LOUISVILLE, Ky. (WHAS11) – Kentucky’s expungement law turned a year-old Saturday, giving non-violent convicted criminals the opportunity to right their wrong.
“Instead of being able to serve their sentence and move on, they discover in today’s society having a criminal conviction - a minor felony, a non-violent felony - is a life sentence," former judge and prosecutor Benham Sims said.
He says Kentucky’s law gives those who made mistakes a second chance. Misdemeanors and some Class D felonies can be erased from your record if: You have no current charges pending, no misdemeanor or felony convictions within the past five years and your conviction and/or parole has been completed for at least five years.
Sims estimates 100,000 Kentuckians are eligible for felony expungement with about 300,000 eligible for misdemeanor expungement. Sims has heard the personal stories. “They’ve broken down in my office in tears because they are not the 18-year-old stupid kid. They see the damage that they’ve done to themselves, that they’ve done to their families," he told WHAS11.
Sims got support from lawmakers last year, including State Representative Darryl Owens. “It’s been a long slog,” Rep. Owens said of the push for the new law.
He’s spent the last decade trying to get legislation passed. With the help of supporters like Governor Matt Bevin, Owens' victory came in 2016. “This gives people a second chance. They can move on. They can move up," he commented.
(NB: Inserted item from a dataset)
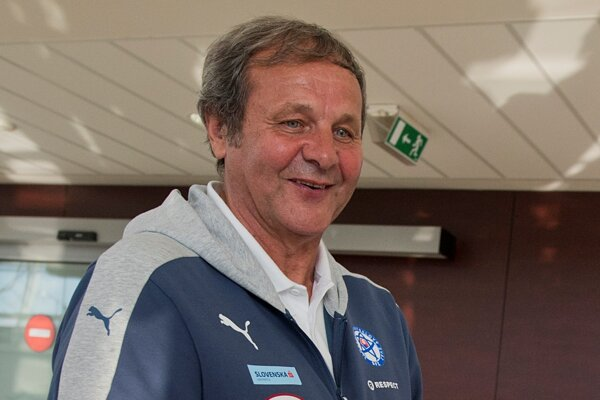 Tréner Ján Kozák.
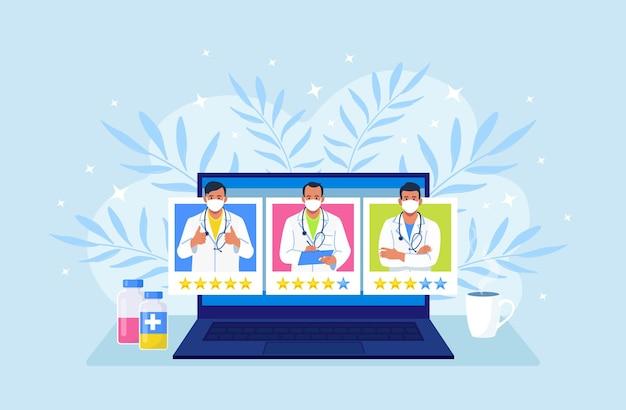 Artsen die op het computerscherm rangschikken. patiënten die de profielen van de beste artsen analyseren en evalueren. telemedicine website voor het vergelijken van reviews over therapeuten Premium Vector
Sixty-one of 300 Class D felonies are eligible. While that may seem small, Sims says those 61 offenses make up 70 percent of all Class D felonies committed. Those that are eligible include: possession of a controlled substance, criminal mischief, receiving stolen property and tampering with physical evidence. All misdemeanor offenses are eligible for expungement except in cases involving children.
Sims believes the state is moving in the right direction by removing the stigma that all law breakers are bad people. “Every study shows that having a job makes a difference whether a person reoffends or now. We want every citizen in Kentucky to work,” he said.